=== DATASET ENTRIES ===

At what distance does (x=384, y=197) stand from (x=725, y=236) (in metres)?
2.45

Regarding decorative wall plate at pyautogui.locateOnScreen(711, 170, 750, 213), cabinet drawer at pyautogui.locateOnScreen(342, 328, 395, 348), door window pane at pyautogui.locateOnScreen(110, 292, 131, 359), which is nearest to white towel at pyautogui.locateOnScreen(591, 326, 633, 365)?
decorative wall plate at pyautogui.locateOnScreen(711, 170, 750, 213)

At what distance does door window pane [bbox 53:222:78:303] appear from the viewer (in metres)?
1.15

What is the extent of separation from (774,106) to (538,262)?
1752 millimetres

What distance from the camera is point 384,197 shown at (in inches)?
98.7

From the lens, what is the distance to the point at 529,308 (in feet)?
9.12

=== GIVEN REQUEST ===
Your task is to output exactly the lines running from the one with "Regarding decorative wall" through the final line of the material above, with both ends included.

=== TASK RESULT ===
Regarding decorative wall plate at pyautogui.locateOnScreen(711, 170, 750, 213), cabinet drawer at pyautogui.locateOnScreen(342, 328, 395, 348), door window pane at pyautogui.locateOnScreen(110, 292, 131, 359), which is nearest to white towel at pyautogui.locateOnScreen(591, 326, 633, 365)?
decorative wall plate at pyautogui.locateOnScreen(711, 170, 750, 213)

At what distance does door window pane [bbox 53:222:78:303] appear from the viewer (in metres)?
1.15

What is the extent of separation from (774,106) to (538,262)?
1752 millimetres

What distance from the camera is point 384,197 shown at (in inches)?
98.7

From the lens, what is the distance to the point at 529,308 (in feet)?
9.12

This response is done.